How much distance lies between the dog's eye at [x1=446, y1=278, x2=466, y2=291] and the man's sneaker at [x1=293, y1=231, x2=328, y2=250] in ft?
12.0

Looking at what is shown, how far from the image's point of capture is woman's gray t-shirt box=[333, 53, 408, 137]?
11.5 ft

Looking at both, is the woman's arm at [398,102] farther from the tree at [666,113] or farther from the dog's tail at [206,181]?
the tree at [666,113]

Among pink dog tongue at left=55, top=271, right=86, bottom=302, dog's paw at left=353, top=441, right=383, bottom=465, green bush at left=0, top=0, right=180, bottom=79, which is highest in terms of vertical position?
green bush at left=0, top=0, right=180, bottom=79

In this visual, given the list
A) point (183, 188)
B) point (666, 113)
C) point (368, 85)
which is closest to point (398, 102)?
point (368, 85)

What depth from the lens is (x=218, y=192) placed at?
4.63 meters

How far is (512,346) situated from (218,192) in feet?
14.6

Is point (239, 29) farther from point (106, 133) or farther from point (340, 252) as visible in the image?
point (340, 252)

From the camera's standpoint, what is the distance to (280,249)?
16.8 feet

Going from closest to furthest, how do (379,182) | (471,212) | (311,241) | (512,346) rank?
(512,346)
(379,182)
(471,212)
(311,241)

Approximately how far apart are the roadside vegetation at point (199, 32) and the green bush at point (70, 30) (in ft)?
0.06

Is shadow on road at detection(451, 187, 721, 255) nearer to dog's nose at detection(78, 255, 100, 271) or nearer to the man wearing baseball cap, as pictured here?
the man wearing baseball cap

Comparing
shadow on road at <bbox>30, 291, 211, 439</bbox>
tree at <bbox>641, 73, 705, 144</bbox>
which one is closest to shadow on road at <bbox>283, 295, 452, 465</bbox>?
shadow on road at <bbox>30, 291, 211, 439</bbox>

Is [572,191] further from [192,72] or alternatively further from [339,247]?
☆ ☆ ☆ ☆ ☆
Problem details:
Copy out every item above again, putting "puppy's" wherever "dog's" appears and leaving everything else as it is.

Final answer:
How much distance lies between the puppy's eye at [x1=446, y1=278, x2=466, y2=291] and the man's sneaker at [x1=293, y1=231, x2=328, y2=250] in ft?
12.0

Looking at what is shown, how far from the image's point of capture is woman's gray t-shirt box=[333, 53, 408, 137]?
11.5 ft

Looking at both, is the woman's arm at [398,102] farther from the tree at [666,113] or farther from the puppy's tail at [206,181]?
the tree at [666,113]

Among pink dog tongue at left=55, top=271, right=86, bottom=302, puppy's paw at left=353, top=441, right=383, bottom=465, green bush at left=0, top=0, right=180, bottom=79, which is highest in terms of vertical position?
green bush at left=0, top=0, right=180, bottom=79

In this visual, given the list
A) point (183, 188)
B) point (666, 113)
C) point (368, 85)
which is closest to point (398, 102)?
point (368, 85)

What depth from the lens is (x=218, y=192) placed at?
4.63 meters

How far is (512,346) situated from (218,192) in feet?
14.6

Is point (239, 29) farther from point (106, 133) or farther from point (340, 252) as visible in the image?
point (340, 252)

From the camera's standpoint, what is the distance to (280,249)?
16.8 feet

Going from closest to furthest, how do (379,182) | (471,212) | (311,241) | (512,346) rank?
(512,346)
(379,182)
(471,212)
(311,241)

Approximately how far apart are the roadside vegetation at point (199, 32) and the green bush at point (70, 30) (in ft)?
0.06

Is shadow on road at detection(451, 187, 721, 255) nearer to puppy's nose at detection(78, 255, 100, 271) or nearer to the man wearing baseball cap, as pictured here?
the man wearing baseball cap

Comparing
shadow on road at <bbox>30, 291, 211, 439</bbox>
tree at <bbox>641, 73, 705, 144</bbox>
which one is closest to shadow on road at <bbox>283, 295, 452, 465</bbox>?
shadow on road at <bbox>30, 291, 211, 439</bbox>

Is [572,191] further from [192,72] or alternatively further from [339,247]?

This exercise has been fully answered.